Exprimez en CSV à deux colonnes, « énoncé » et « réponse », le passage du listing compris entre la ligne contenant "Is palm frond" et celle contenant "7441 millimetres", bornes incluses. Placez chaque énoncé et sa réponse sur une même rangée, chacun dans un champ entre guillemets, les sauts de ligne étant remplacés par des espaces.
━━━━━ Extraits du corpus
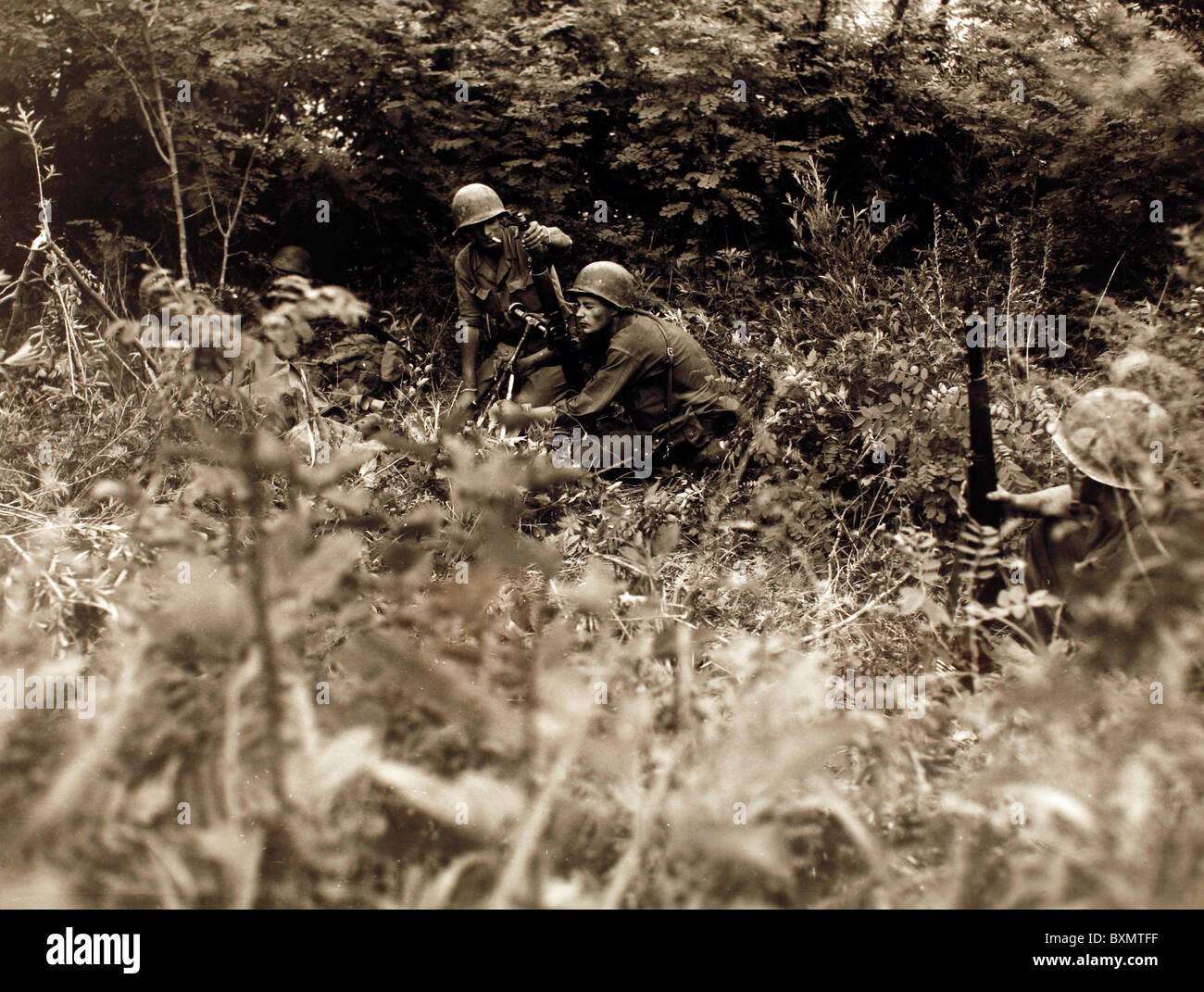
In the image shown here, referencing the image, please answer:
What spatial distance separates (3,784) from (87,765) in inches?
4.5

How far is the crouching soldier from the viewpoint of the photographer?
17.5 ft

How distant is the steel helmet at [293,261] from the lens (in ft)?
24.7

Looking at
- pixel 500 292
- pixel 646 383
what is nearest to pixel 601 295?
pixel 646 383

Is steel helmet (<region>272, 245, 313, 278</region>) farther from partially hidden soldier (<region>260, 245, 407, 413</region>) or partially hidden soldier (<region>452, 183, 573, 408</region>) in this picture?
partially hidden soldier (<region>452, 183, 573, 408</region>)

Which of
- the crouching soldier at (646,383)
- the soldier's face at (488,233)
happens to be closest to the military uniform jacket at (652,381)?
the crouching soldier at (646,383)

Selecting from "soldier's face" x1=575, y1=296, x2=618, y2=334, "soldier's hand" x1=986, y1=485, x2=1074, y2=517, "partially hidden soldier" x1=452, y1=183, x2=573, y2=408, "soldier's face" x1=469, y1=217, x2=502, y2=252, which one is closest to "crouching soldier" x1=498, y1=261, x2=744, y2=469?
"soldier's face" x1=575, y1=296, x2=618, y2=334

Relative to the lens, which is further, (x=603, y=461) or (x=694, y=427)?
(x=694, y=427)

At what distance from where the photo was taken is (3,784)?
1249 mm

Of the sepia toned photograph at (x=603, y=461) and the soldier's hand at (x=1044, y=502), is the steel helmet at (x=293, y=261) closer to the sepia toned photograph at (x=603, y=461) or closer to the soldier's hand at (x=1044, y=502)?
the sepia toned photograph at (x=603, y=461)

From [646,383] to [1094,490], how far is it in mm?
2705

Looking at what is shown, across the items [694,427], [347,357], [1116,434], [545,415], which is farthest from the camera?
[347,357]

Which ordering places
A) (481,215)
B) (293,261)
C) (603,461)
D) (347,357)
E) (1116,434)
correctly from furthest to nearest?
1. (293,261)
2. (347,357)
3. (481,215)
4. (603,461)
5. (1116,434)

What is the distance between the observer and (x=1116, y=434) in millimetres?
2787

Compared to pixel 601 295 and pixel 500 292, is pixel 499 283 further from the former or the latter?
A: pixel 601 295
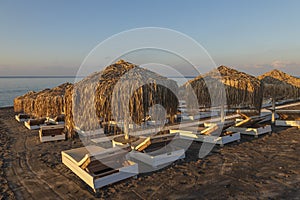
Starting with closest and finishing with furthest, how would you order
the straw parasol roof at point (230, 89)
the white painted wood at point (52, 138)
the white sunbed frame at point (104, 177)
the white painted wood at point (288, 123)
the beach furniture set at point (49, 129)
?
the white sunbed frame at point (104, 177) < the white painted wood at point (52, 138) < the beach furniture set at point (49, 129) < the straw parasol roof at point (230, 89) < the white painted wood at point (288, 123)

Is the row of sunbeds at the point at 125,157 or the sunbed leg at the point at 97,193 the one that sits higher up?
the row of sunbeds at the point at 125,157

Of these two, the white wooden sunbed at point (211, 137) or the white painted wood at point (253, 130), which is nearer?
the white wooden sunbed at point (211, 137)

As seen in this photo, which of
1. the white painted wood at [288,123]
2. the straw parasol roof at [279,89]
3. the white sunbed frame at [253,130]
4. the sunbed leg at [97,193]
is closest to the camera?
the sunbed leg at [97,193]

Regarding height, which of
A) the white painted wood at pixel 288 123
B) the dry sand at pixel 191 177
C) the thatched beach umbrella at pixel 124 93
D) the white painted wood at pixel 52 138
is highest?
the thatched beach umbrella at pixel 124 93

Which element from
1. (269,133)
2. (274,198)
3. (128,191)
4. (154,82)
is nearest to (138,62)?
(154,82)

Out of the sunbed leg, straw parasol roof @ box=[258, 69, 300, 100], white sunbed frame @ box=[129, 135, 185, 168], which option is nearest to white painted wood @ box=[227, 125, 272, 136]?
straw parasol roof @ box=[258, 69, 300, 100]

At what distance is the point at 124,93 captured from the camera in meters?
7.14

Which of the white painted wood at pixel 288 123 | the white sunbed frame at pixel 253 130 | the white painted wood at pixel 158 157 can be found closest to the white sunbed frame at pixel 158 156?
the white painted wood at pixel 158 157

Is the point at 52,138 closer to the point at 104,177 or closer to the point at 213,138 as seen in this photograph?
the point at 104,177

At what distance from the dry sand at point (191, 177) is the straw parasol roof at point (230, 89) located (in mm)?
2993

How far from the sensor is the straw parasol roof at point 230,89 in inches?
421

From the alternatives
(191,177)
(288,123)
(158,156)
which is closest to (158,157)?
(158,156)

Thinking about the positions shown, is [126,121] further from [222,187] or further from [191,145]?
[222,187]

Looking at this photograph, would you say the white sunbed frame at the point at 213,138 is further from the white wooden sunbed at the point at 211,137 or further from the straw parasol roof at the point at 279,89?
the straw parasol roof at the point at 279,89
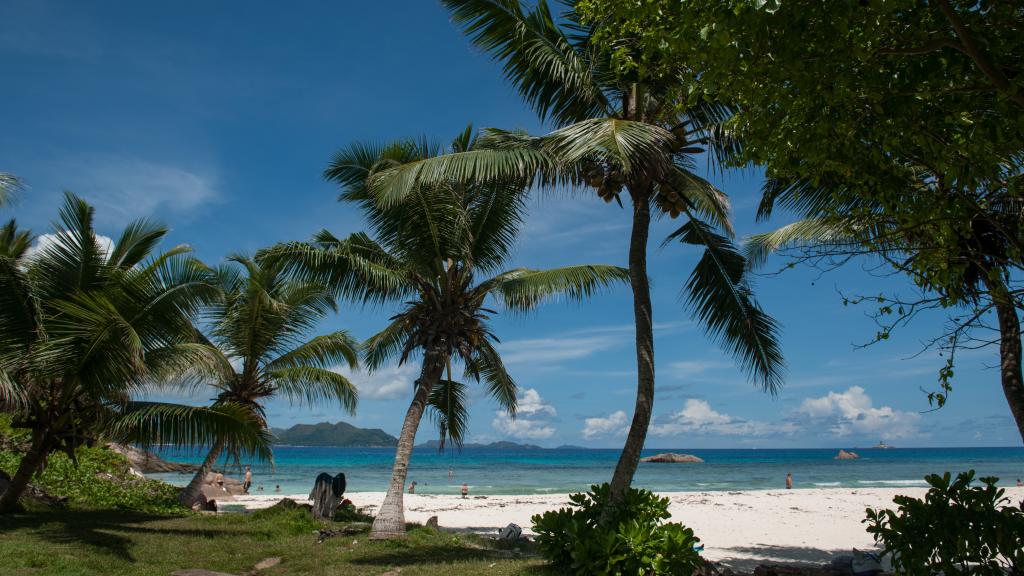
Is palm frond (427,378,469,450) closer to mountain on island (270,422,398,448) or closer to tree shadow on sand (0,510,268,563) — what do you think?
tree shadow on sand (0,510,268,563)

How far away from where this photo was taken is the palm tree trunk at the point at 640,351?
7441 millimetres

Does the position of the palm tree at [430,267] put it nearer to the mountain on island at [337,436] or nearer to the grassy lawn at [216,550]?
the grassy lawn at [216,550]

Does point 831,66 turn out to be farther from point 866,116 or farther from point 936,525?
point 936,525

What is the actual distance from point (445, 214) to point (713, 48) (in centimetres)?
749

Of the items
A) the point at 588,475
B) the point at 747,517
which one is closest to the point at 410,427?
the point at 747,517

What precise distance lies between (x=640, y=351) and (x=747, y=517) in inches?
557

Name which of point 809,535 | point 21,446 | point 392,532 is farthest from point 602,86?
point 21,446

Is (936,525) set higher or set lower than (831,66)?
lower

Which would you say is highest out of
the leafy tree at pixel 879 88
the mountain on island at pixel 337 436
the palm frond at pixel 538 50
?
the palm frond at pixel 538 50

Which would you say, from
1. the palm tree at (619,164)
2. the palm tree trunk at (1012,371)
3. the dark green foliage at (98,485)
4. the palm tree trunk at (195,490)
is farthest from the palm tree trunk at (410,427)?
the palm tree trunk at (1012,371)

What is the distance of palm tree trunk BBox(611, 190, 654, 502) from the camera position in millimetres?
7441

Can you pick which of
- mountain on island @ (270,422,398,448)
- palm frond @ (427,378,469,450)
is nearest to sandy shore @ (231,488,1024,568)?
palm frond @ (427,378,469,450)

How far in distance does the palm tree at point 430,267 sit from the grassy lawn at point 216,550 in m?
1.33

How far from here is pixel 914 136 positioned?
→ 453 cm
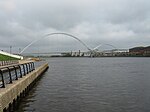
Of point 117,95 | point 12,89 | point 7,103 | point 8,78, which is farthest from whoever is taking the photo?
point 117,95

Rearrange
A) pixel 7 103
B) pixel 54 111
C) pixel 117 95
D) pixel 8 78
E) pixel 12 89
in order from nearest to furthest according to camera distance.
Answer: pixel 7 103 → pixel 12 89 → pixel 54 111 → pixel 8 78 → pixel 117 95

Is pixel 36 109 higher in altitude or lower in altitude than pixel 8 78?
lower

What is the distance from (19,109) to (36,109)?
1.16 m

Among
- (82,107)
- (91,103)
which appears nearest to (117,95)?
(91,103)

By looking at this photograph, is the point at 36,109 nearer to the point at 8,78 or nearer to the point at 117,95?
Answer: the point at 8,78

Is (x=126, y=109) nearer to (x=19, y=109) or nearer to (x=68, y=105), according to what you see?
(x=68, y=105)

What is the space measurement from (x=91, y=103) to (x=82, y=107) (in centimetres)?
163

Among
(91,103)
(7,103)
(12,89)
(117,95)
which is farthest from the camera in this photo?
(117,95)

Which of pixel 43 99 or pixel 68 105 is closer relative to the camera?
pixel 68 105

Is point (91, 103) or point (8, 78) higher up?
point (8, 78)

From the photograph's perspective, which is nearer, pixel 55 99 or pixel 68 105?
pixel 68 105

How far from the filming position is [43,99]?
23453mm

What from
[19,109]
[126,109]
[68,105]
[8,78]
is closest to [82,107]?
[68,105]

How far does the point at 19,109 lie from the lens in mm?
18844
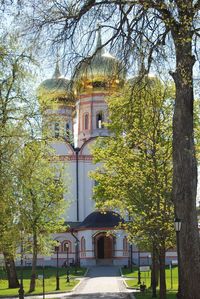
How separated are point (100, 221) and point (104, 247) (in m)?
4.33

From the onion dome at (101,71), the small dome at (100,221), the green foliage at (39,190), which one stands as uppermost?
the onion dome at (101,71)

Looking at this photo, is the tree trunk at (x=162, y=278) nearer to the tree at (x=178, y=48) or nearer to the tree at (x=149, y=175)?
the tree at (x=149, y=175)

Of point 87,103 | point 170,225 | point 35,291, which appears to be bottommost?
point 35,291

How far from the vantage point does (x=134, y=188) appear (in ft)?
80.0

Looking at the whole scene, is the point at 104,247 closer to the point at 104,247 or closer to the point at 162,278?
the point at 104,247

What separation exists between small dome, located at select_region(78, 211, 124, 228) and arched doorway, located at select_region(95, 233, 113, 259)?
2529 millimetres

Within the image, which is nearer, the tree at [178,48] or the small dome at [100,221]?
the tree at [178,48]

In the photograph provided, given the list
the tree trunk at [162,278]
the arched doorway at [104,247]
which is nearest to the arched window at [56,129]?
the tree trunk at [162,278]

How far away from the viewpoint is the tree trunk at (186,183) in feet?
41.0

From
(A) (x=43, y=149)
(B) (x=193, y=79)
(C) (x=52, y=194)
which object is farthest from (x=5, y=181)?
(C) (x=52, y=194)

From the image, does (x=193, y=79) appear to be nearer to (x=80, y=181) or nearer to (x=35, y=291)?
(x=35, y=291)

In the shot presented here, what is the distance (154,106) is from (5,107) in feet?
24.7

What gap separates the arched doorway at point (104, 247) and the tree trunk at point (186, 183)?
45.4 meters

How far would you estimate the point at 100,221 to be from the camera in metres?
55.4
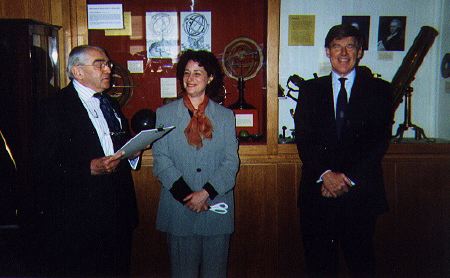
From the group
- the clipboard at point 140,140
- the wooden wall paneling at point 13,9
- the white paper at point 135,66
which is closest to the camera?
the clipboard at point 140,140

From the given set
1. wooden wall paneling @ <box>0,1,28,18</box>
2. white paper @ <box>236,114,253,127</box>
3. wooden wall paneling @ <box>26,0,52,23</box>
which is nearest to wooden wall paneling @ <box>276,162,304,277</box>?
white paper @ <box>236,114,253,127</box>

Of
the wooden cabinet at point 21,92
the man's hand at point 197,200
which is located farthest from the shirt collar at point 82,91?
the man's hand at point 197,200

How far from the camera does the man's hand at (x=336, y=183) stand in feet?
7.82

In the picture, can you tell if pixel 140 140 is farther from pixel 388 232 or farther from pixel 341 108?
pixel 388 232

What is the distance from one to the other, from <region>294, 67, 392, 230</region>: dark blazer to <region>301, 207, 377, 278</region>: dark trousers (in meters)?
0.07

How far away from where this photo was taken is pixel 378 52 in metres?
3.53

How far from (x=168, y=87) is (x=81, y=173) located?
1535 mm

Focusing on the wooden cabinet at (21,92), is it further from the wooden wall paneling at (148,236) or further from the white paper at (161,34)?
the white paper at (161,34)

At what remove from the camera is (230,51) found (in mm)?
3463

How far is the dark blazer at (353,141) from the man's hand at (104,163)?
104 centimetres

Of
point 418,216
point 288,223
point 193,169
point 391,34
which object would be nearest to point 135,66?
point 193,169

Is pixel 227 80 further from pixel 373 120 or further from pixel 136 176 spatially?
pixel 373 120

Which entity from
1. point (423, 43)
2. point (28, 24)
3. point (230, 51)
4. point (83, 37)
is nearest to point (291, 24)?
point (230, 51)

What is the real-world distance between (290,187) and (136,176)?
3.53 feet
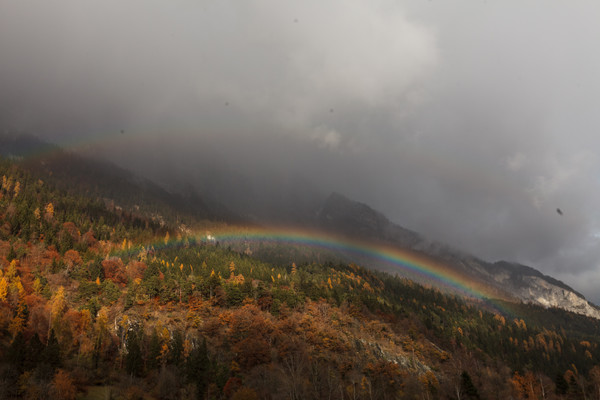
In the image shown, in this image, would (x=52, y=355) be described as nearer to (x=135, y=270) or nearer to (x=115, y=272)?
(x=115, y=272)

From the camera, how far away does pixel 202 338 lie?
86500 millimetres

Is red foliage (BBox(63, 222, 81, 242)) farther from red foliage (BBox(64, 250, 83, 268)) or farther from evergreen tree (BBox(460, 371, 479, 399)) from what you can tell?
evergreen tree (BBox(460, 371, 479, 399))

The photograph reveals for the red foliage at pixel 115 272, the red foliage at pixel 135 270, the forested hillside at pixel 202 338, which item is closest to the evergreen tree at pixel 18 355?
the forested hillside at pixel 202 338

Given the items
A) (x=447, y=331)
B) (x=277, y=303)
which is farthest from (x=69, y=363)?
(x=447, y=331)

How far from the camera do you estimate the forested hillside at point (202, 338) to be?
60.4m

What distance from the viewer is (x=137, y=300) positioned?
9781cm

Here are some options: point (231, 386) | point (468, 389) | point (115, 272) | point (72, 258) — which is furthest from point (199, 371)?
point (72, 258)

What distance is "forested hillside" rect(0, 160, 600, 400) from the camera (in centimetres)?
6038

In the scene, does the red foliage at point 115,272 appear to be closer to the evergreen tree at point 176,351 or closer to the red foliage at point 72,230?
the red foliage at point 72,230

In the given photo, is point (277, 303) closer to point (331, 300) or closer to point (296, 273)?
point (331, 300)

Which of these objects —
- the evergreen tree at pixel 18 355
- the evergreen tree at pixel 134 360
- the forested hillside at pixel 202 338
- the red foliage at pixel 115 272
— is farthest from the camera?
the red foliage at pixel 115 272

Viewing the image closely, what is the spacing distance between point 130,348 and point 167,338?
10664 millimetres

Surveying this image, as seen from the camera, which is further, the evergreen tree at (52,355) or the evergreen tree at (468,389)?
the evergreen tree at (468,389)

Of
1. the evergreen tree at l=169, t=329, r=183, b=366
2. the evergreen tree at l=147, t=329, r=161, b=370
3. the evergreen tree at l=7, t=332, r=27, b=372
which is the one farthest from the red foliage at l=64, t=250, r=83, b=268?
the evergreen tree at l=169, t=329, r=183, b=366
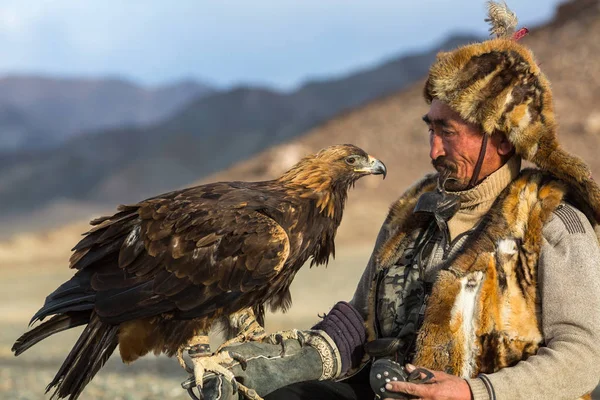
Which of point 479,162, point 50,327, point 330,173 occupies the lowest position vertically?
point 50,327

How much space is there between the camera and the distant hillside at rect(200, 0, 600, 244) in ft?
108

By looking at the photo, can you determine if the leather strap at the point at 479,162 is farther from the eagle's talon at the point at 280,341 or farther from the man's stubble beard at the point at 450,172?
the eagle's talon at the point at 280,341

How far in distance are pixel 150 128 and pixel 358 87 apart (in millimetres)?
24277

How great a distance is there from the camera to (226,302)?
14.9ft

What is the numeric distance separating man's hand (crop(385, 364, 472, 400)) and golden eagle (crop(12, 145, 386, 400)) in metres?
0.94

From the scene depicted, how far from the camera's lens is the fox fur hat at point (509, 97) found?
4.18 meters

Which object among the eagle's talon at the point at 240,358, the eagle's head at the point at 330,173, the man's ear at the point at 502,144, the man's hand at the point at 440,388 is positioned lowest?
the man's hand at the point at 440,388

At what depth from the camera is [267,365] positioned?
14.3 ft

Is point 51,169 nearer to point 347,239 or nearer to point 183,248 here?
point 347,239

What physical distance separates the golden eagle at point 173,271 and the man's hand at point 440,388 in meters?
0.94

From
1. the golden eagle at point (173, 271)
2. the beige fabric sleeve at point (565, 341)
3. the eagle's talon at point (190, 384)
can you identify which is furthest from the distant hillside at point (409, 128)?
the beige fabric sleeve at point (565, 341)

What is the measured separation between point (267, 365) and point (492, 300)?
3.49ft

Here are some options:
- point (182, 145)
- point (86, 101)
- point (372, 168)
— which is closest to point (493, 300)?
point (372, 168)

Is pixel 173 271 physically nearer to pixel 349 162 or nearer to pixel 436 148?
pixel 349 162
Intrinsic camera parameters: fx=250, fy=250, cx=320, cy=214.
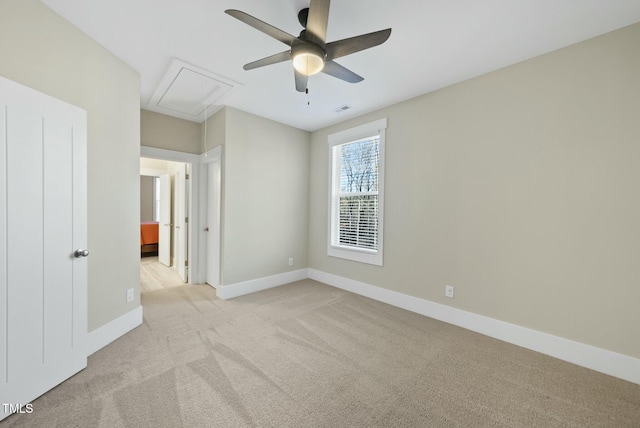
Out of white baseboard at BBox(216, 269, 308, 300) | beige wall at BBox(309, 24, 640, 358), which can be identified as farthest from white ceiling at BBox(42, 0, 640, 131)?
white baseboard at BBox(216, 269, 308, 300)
━━━━━━━━━━
▸ **Réponse attendue**
énoncé,réponse
"Is palm frond (427,378,469,450) closer to mountain on island (270,422,398,448) or closer to tree shadow on sand (0,510,268,563) — what do you think?","tree shadow on sand (0,510,268,563)"
"How far away from where this photo was taken is the palm tree trunk at the point at 640,351?","7441 millimetres"